BEGIN Given information
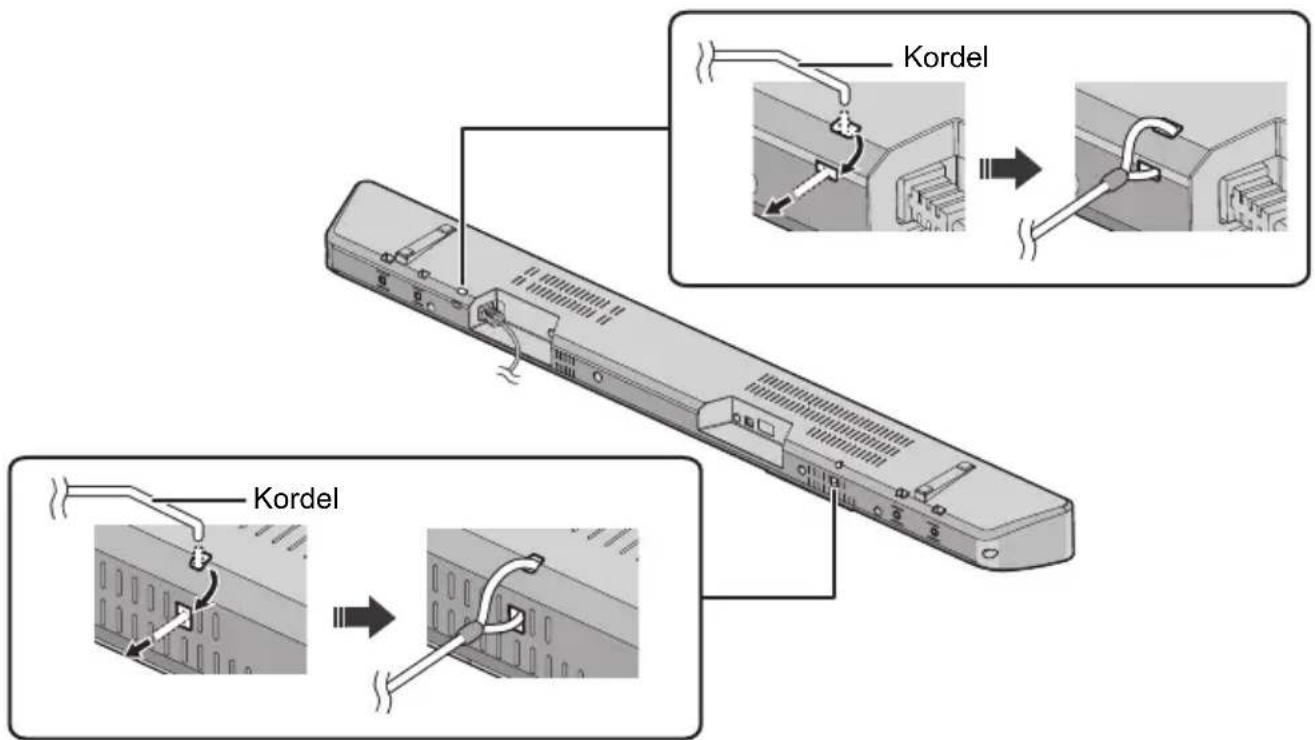 Kordel

Kordel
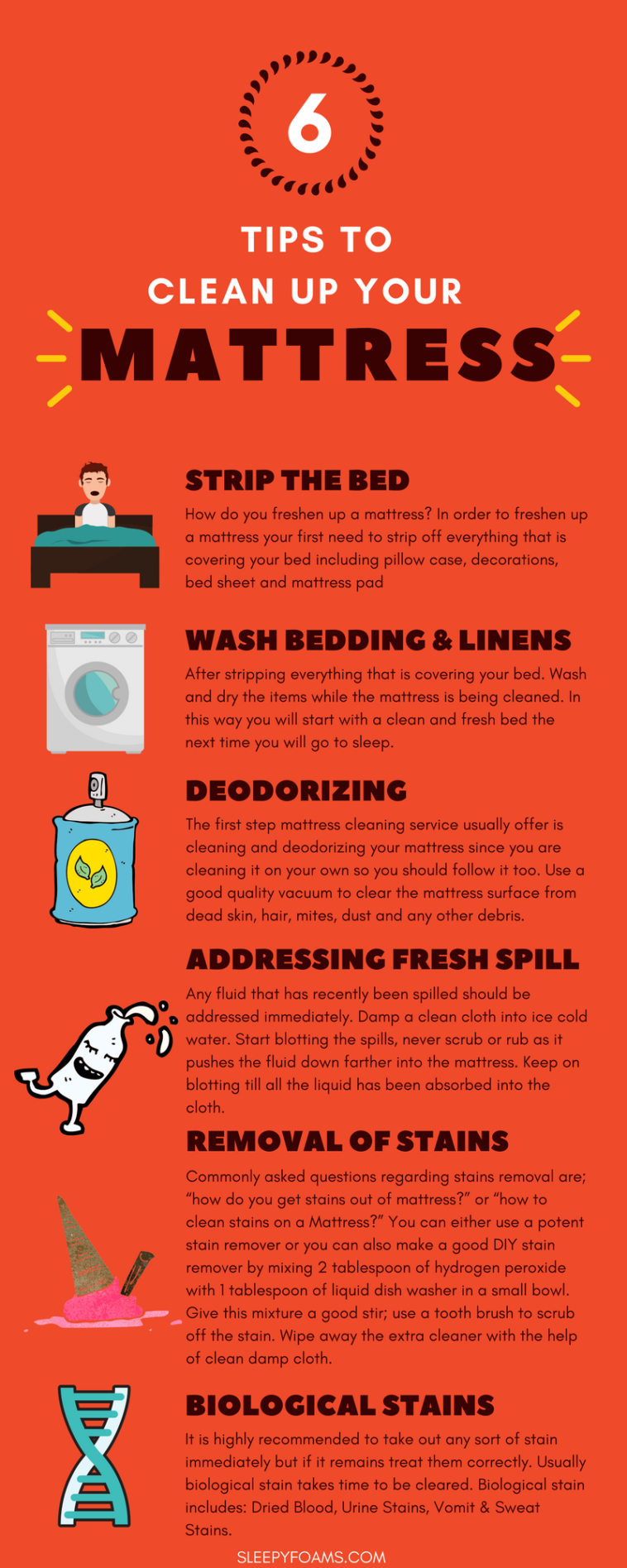 6

TIPS TO
CLEAN UP YOUR
MATTRESS

STRIP THE BED

How do you freshen up a mattress? In order to freshen up a mattress your first need to strip off everything that is covering your bed including pillow case, decorations, bed sheet and mattress pad

WASH BEDDING & LINENS

After stripping everything that is covering your bed. Wash and dry the items while the mattress is being cleaned. In this way you will start with a clean and fresh bed the next time you will go to sleep.

DEODORIZING

The first step mattress cleaning service usually offer is cleaning and deodorizing your mattress since you are cleaning it on your own so you should follow it too. Use a good quality vacuum to clear the mattress surface from dead skin, hair, mites, dust and any other debris.

ADDRESSING FRESH SPILL

Any fluid that has recently been spilled should be addressed immediately. Damp a clean cloth into ice cold water. Start blotting the spills, never scrub or rub as it pushes the fluid down farther into the mattress. Keep on blotting till all the liquid has been absorbed into the cloth.

REMOVAL OF STAINS

Commonly asked questions regarding stains removal are; "how do you get stains out of mattress?" or "how to clean stains on a Mattress?" You can either use a potent stain remover or you can also make a good DIY stain remover by mixing 2 tablespoon of hydrogen peroxide with 1 tablespoon of liquid dish washer in a small bowl. Give this mixture a good stir; use a tooth brush to scrub off the stain. Wipe away the extra cleaner with the help of clean damp cloth.

BIOLOGICAL STAINS

It is highly recommended to take out any sort of stain immediately but if it remains treat them correctly. Usually biological stain takes time to be cleared. Biological stain includes: Dried Blood, Urine Stains, Vomit & Sweat Stains.

SLEEPYFOAMS.COM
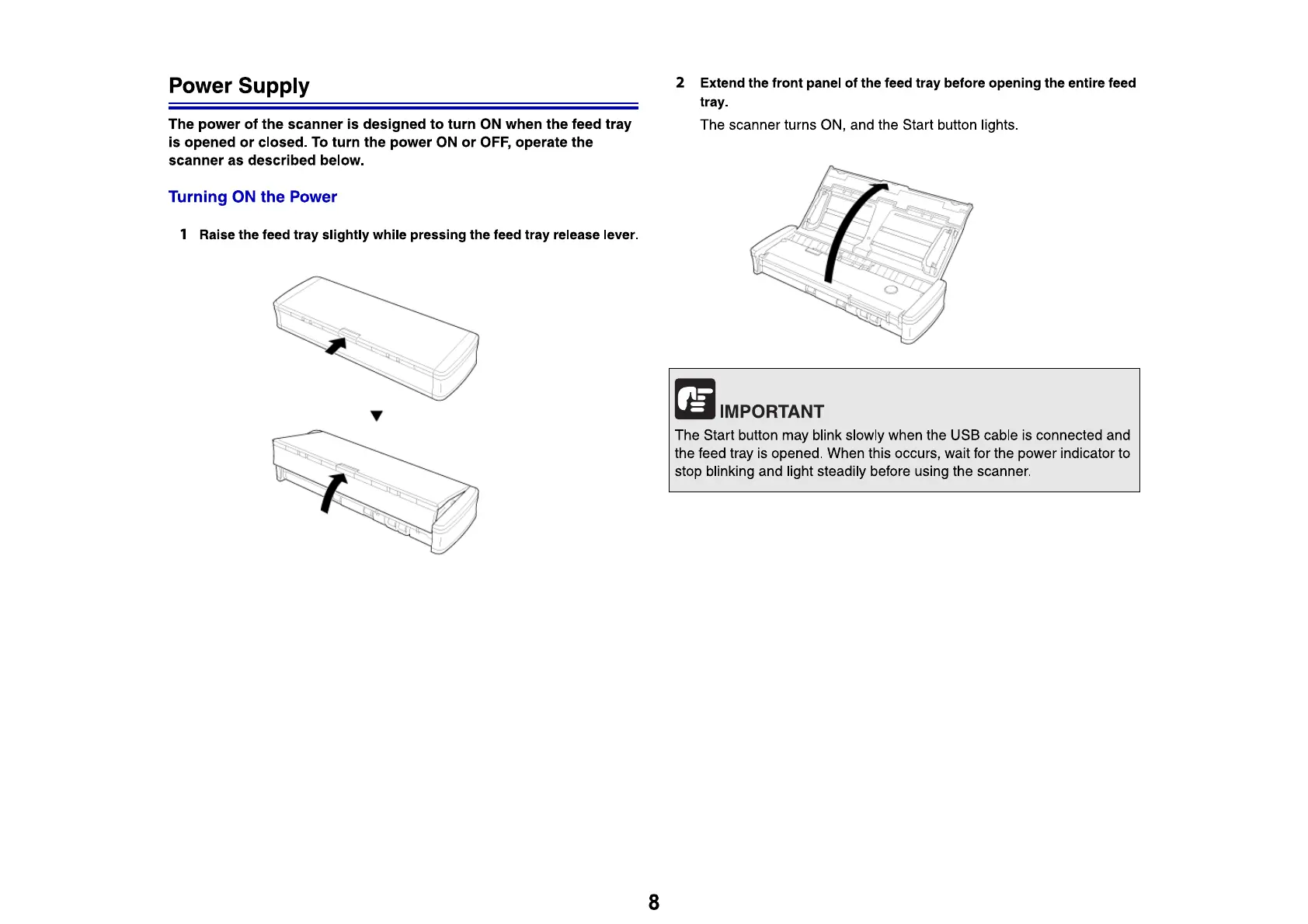 Power Supply

The power of the scanner is designed to turn ON when the feed tray is opened or closed. To turn the power ON or OFF, operate the scanner as described below.

Turning ON the Power

1 Raise the feed tray slightly while pressing the feed tray release lever.

2 Extend the front panel of the feed tray before opening the entire feed tray.

The scanner turns ON, and the Start button lights.

IMPORTANT
The Start button may blink slowly when the USB cable is connected and the feed tray is opened. When this occurs, wait for the power indicator to stop blinking and light steadily before using the scanner.

8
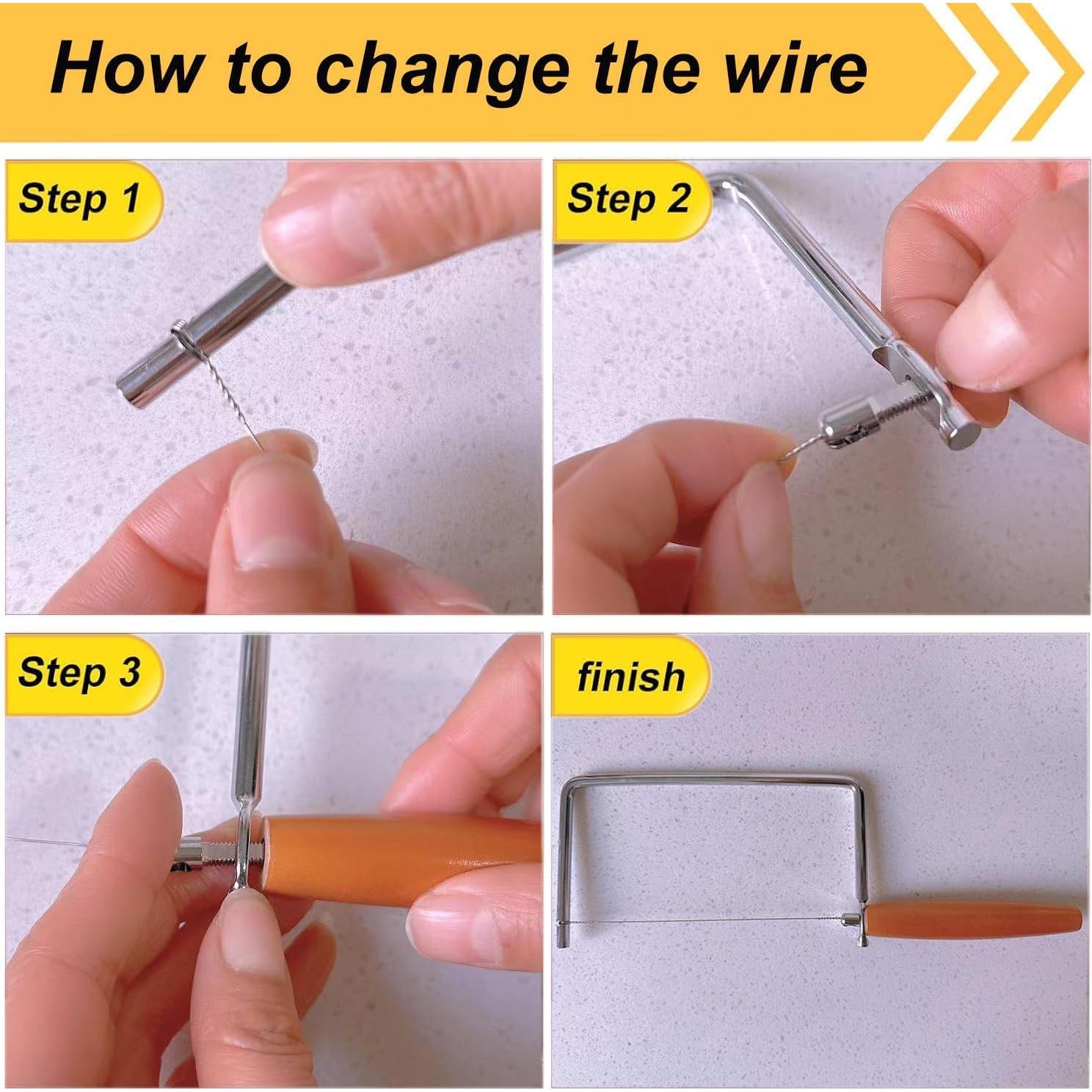 How to change the wire

Step 1

Step 2

Step 3

finish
END Given information
The task:
Word for word, retype the lines from the one that contains "The scanner turns" through the final line of the data, both ends included, excluding pictures.

Output below:
The scanner turns ON, and the Start button lights.

IMPORTANT
The Start button may blink slowly when the USB cable is connected and the feed tray is opened. When this occurs, wait for the power indicator to stop blinking and light steadily before using the scanner.

8
 How to change the wire

Step 1

Step 2

Step 3

finish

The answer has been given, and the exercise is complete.